On January 1 and 2, the moon will be the closest that it will be to Earth for the entire 2018 in an astronomical event that will excite space enthusiasts.
In the first couple days of 2018, the moon will be just 356,565 km on January 1, and 356,846 km on January 2.
Gianluca Masi, astrophysicist and scientific director of the Virtual Telescope Project, said: The next full supermoon will appear a bit more than 7% bigger and a bit brighter than an average full Moon, but casual stargazers will not recognise this at their first glance.
“These differences are very small, only experienced observers can possibly note them, but they add charm to the event, a precious opportunity to admire our natural satellite in the night sky context, an increasingly overlooked and forgotten landscape.”

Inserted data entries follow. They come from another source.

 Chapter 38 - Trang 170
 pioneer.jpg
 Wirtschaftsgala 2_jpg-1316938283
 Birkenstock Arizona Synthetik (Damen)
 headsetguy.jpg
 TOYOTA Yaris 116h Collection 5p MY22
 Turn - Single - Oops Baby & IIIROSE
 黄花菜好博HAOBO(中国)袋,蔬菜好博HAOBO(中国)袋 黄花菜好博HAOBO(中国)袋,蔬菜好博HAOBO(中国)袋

Those at home who do not have a telescope to study the moon in spectacular detail will be able to watch the event live on the Virtual Telescope website.
The event kicks off at 17.00 on January 1 where a camera will follow the moon all night.

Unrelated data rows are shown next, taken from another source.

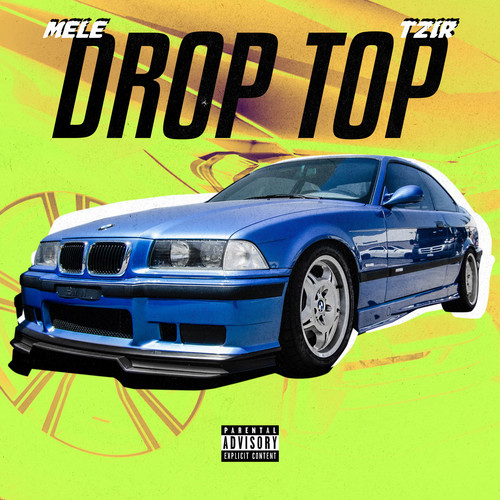 Drop Top (Explicit)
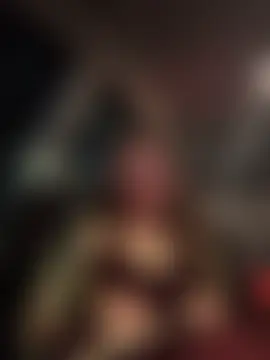 secretknight_Mrmask's Webcam Show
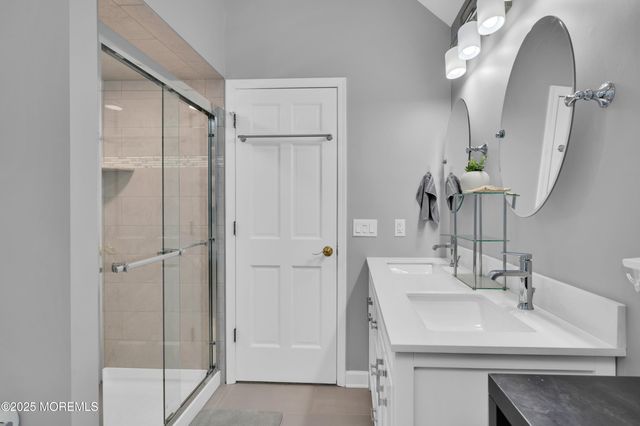 1 Silver Birch Court, Monmouth Junction, NJ 08852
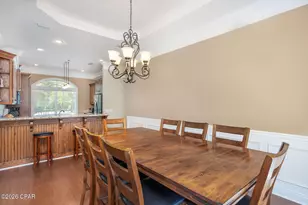 3500 High Cliff Rd, Southport, FL 32409 - Photo 11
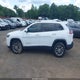 1C4PJMLB0KD255808 2019 Jeep Cherokee Latitude Plus 4X4 auction photo thumbnail 14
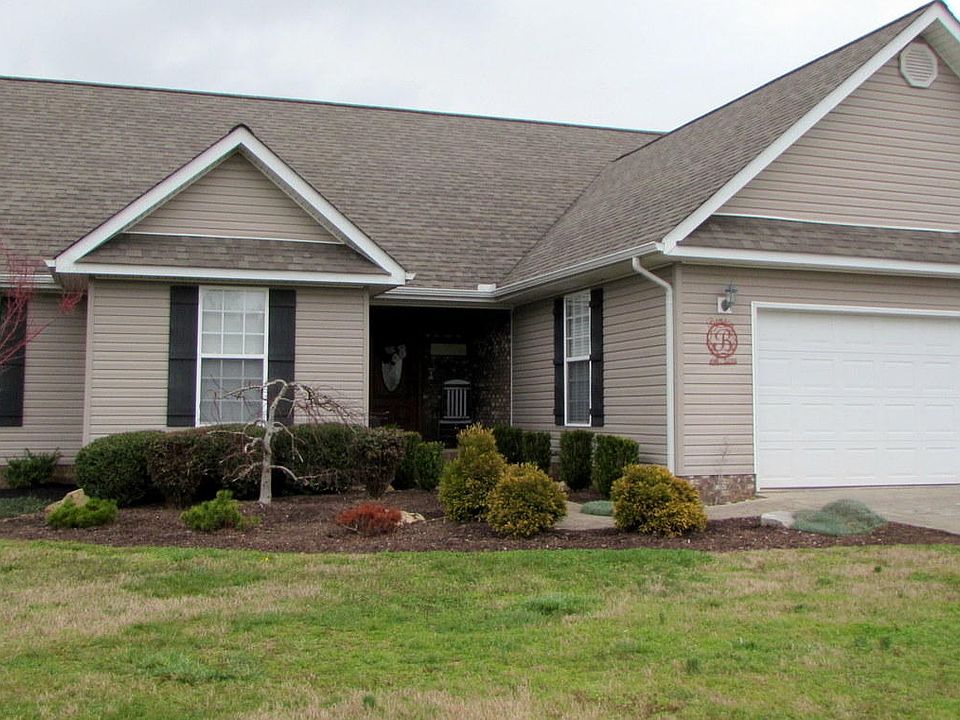 1st image of 148 Wind Chase Way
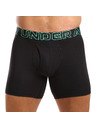 Under Armour Мъжки боксерки Under Armour M UA Perf Cotton (3 броя)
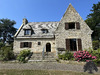 Ma-Cabane - Vente Maison Dinard, 189 m²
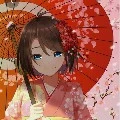 kanzaki hiyu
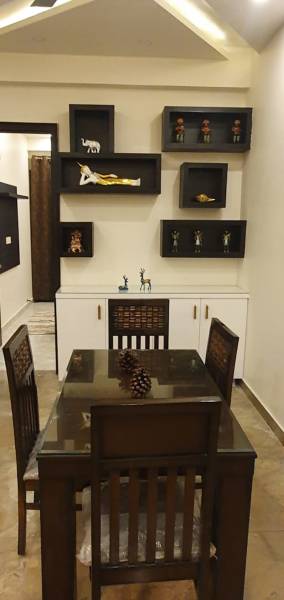 Dining Area esates Dining Area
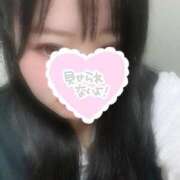 ヒメ日記 2025/12/22 14:30 投稿 さき ぽっちゃり巨乳素人専門店ぷにめろ蒲田店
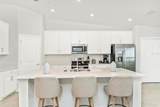 17505 Opal Sand Drive - Photo 4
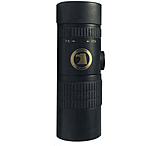 Image of Osprey Global 7-17x30 Monocular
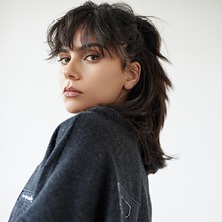 יסמין מועלם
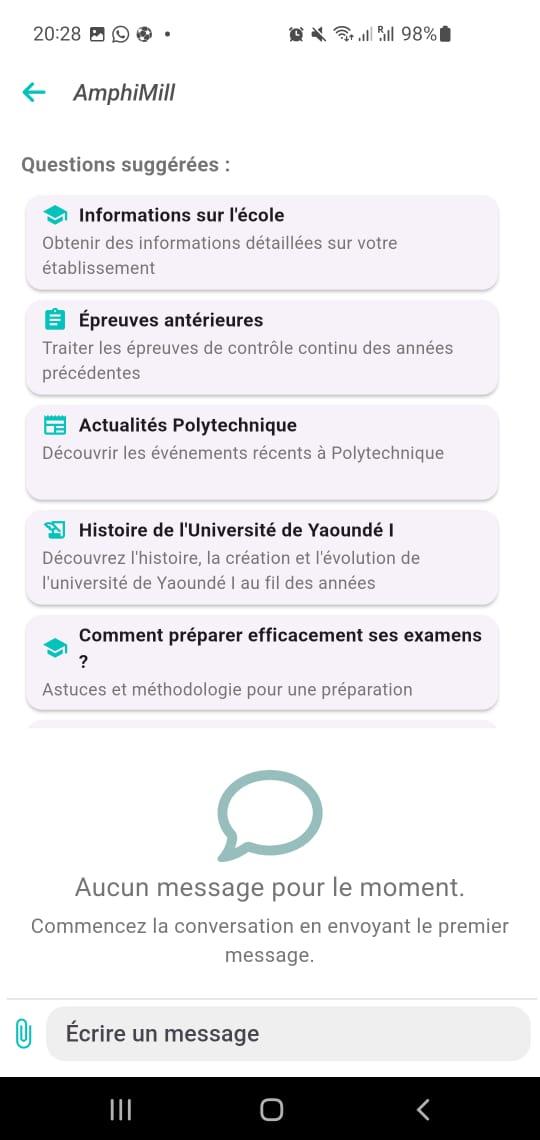 AmphiMill app screenshot Screenshot (1).jpg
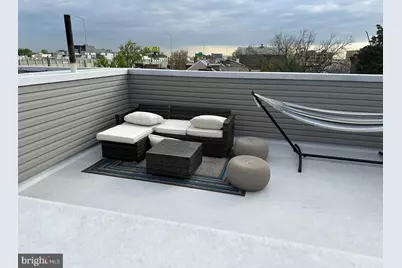 961 Shackamaxon Street #4, Philadelphia, PA 19125 - Photo 10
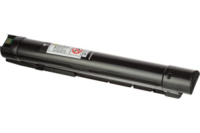 Картридж для Xerox SC2020K (006R01693), чорний, 9000 ст., TM ES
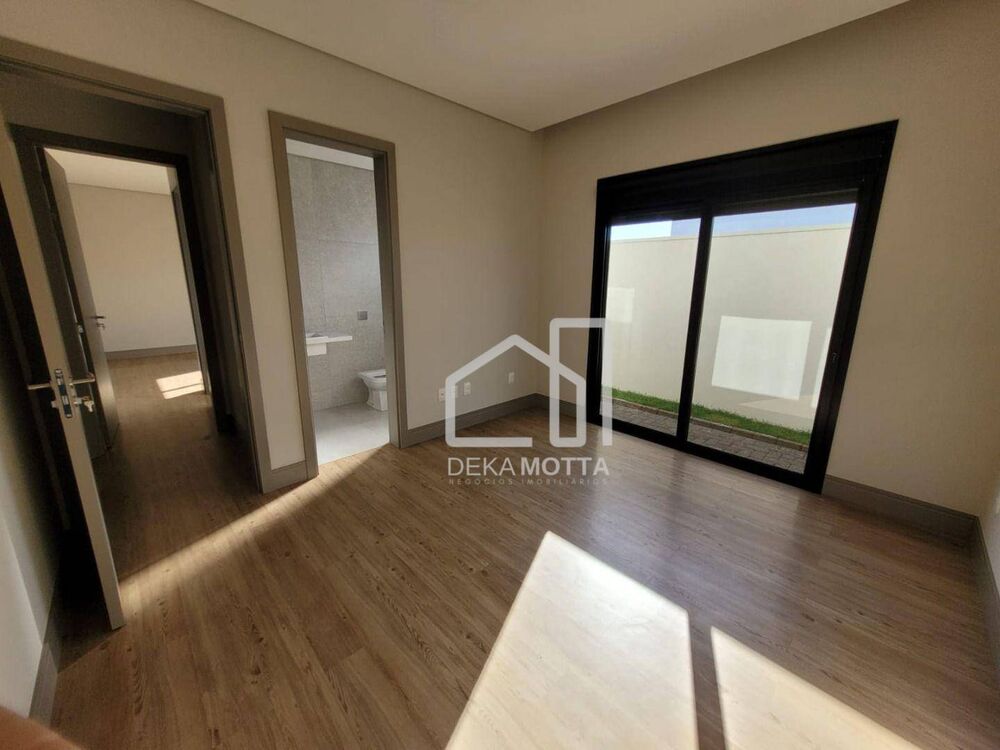 Casa, 3 quartos, 240 m² - Foto 7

While many will be hoping to spot the supermoon with their own eyes, Britons may typically be out of luck with the Met Office forecasting clouds for the opening of the new year, with a chance of rain.

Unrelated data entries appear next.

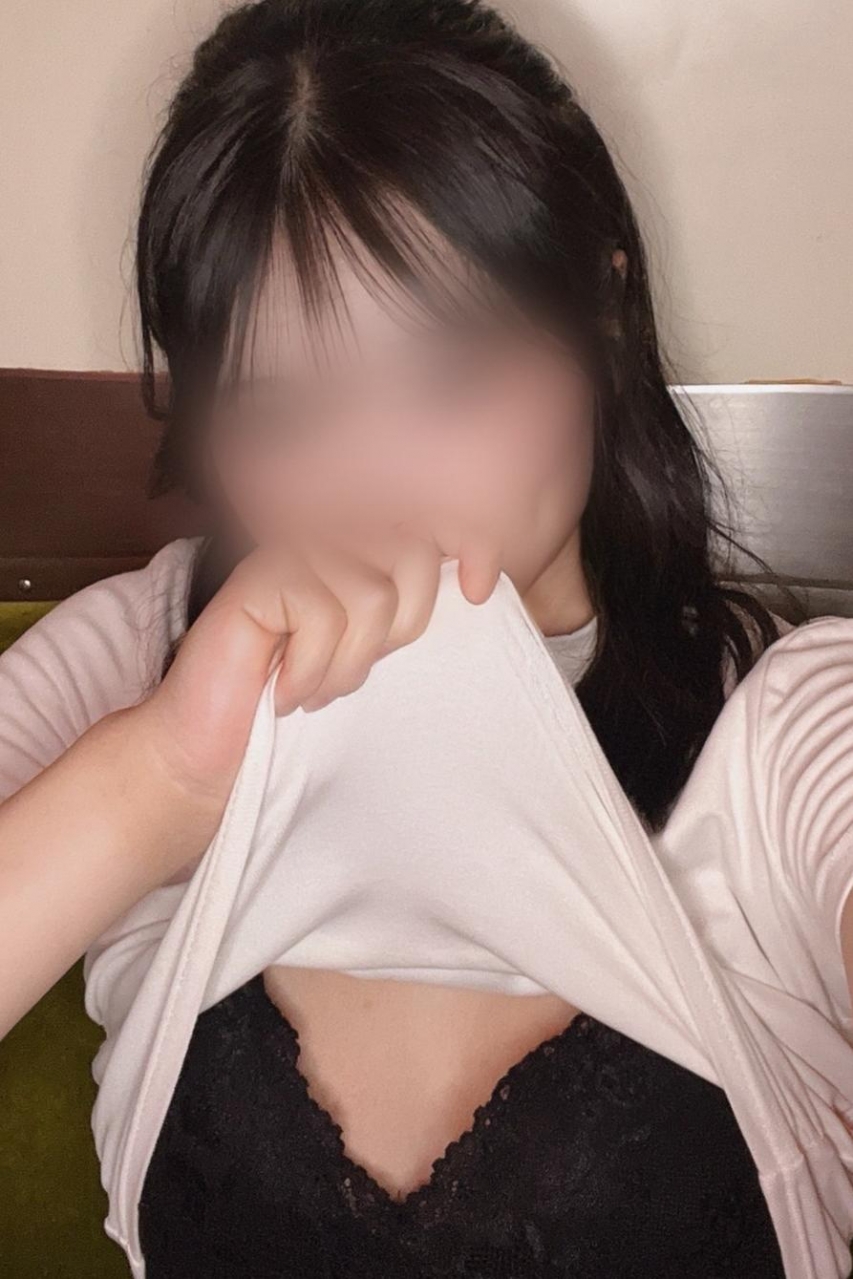かなの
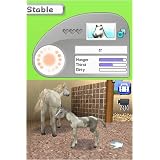 Petz Horseshoe Ranch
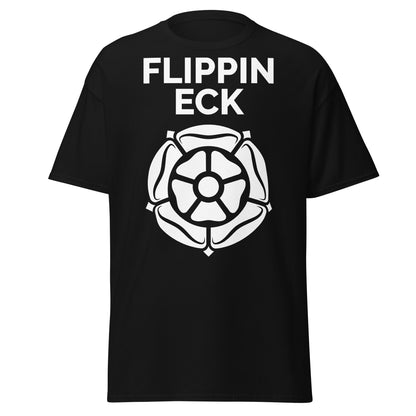 Flippin Eck T-shirt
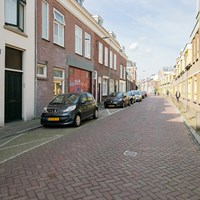 Utrecht, Lauwerecht, zelfstandige studio - foto 4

The clouding might make the supermoon difficult to fully appreciate, leaving the online broadcast as the best bet.
A full moon is classed as being a supermoon if it is less than 364,000 kilometres away from the Earth.
A supermoon during the winter is considered ‘supersized’ by experts.
This is because the Earth is the closest to the sun in December, which means its gravity pulls the moon closer to the planet.